University of Florida receiver Tyrie Cleveland before the Florida Gators game against the Missouri Tigers / Gator Country photo by David Bowie The tears started coming before the clock hit double zeroes. The disappointment of 54-16 SEC Championship game loss to Alabama hit everyone in Orange and Blue but freshman Tyrie Cleveland was inconsolable.
Austin Appleby walked over to Cleveland as the freshman stood silently staring at the Alabama celebration. Appleby thanked Cleveland for everything he had done that year.
Cleveland, along with Appleby and tight end C’yontai Lewis had a hard time leaving the field. All three were emotional and that didn’t change 30 minutes after the game when reporters were allowed in the locker room.
Cleveland sat there, towel over his head fighting back tears.
A losing battle.
“I expected to get here. All of us expected to get here,” he choked out. “I wish we could have, on the other side of this.”
The SEC Championship game was a culmination for a whirlwind year in Cleveland’s life.
He was committed to Houston and now former Cougar coach Tom Herman. Tim Skipper, Kerry Dixon and Jim McElwain coveted Cleveland. The 6-2 receiver had all the talent in the world and they badly needed help on offense. In order to flip Cleveland it would take some convincing. Cleveland was born and grew up in Jacksonville. When his brother, 19 at the time, was murdered. Cleveland was just 13 years old. Cleveland lived in Houston with is aunt and she was the one that had to be convinced that Gainesville, only an hour away from a tragedy that ripped the family apart, would be safe.
The trio of coaches assured the family that they would take care of Cleveland. Then, just over a month after he arrived in Gainesville he made headlines for all the wrong reasons.

Source records
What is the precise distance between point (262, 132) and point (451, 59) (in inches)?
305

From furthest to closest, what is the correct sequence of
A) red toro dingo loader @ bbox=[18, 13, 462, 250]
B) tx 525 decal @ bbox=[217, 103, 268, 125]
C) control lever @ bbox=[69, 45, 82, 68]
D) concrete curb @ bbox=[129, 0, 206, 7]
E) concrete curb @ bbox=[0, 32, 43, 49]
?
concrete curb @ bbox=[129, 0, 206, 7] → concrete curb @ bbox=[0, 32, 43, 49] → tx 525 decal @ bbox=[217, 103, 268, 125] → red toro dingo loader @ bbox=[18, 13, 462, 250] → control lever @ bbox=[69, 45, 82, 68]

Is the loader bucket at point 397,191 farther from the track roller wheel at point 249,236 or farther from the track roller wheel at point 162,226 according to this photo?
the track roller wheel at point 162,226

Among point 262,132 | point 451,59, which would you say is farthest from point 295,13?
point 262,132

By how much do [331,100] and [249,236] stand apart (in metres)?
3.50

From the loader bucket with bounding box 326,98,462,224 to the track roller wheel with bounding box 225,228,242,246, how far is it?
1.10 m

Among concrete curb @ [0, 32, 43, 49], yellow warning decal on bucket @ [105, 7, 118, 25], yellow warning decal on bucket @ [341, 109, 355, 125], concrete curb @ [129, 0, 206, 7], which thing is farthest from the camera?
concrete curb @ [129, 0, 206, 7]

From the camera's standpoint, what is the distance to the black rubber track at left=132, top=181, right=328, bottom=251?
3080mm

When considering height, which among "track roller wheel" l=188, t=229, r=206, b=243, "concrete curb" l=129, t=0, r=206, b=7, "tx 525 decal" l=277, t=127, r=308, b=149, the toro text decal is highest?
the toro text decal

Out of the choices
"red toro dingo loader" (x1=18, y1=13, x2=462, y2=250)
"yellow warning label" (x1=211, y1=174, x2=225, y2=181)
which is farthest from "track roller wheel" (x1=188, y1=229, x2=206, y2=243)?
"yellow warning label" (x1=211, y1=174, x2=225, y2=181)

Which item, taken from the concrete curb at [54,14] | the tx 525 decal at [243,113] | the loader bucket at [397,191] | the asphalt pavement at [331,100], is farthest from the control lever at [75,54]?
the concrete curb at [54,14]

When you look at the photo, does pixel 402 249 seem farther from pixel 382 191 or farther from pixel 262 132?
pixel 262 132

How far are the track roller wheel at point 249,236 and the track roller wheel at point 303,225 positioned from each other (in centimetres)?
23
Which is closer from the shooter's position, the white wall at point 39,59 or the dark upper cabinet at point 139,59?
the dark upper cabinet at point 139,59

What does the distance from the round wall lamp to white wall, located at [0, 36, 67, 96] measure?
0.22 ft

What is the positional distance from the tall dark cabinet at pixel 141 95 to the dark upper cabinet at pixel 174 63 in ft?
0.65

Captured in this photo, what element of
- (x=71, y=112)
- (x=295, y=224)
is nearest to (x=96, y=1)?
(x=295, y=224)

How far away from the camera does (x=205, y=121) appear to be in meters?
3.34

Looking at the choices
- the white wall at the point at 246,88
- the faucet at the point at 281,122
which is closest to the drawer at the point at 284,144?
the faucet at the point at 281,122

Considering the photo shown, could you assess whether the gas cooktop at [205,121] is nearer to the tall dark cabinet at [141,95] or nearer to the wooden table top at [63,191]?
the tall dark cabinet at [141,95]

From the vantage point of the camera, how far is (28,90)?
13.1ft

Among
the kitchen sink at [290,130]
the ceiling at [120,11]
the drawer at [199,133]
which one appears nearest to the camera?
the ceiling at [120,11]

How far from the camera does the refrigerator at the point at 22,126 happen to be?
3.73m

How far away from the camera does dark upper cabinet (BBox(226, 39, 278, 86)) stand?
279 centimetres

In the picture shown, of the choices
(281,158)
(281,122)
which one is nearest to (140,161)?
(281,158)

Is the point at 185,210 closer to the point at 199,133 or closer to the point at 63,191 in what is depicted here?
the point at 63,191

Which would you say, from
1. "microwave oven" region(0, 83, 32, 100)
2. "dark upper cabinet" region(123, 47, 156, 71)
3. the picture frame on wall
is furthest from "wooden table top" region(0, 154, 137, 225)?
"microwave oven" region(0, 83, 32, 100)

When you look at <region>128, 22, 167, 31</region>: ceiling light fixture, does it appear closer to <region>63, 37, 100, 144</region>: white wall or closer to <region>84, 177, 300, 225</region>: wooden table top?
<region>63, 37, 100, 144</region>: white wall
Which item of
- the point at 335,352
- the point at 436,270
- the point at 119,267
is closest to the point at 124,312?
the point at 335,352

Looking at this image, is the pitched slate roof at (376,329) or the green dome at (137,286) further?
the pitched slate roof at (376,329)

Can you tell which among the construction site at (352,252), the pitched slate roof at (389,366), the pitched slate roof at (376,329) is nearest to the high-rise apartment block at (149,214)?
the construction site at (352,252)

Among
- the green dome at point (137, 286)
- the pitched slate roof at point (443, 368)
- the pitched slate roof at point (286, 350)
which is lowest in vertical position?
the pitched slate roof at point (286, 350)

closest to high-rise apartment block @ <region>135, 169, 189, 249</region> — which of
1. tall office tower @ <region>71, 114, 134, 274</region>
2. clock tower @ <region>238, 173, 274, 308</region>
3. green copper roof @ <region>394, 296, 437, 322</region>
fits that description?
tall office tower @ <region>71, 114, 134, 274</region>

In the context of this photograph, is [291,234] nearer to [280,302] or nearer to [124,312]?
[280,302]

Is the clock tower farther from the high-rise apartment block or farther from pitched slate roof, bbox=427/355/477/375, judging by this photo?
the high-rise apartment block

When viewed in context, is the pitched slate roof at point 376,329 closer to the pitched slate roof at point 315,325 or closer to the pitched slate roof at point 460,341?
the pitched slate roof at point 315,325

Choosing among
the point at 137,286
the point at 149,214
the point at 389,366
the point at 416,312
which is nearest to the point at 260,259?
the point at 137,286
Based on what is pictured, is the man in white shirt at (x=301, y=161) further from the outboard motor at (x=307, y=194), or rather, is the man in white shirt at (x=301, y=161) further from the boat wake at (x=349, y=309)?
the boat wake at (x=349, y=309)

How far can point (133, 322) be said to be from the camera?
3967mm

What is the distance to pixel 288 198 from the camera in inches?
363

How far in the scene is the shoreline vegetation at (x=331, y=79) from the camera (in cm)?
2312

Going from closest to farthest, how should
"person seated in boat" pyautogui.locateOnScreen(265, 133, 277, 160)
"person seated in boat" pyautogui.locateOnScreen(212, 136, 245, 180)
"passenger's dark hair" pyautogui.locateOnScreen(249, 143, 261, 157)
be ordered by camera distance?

EXERCISE BRIEF
Please reproduce the passage of the article about Tyrie Cleveland between "The SEC Championship" and "the wrong reasons.", inclusive.

THE SOLUTION
The SEC Championship game was a culmination for a whirlwind year in Cleveland’s life.
He was committed to Houston and now former Cougar coach Tom Herman. Tim Skipper, Kerry Dixon and Jim McElwain coveted Cleveland. The 6-2 receiver had all the talent in the world and they badly needed help on offense. In order to flip Cleveland it would take some convincing. Cleveland was born and grew up in Jacksonville. When his brother, 19 at the time, was murdered. Cleveland was just 13 years old. Cleveland lived in Houston with is aunt and she was the one that had to be convinced that Gainesville, only an hour away from a tragedy that ripped the family apart, would be safe.
The trio of coaches assured the family that they would take care of Cleveland. Then, just over a month after he arrived in Gainesville he made headlines for all the wrong reasons.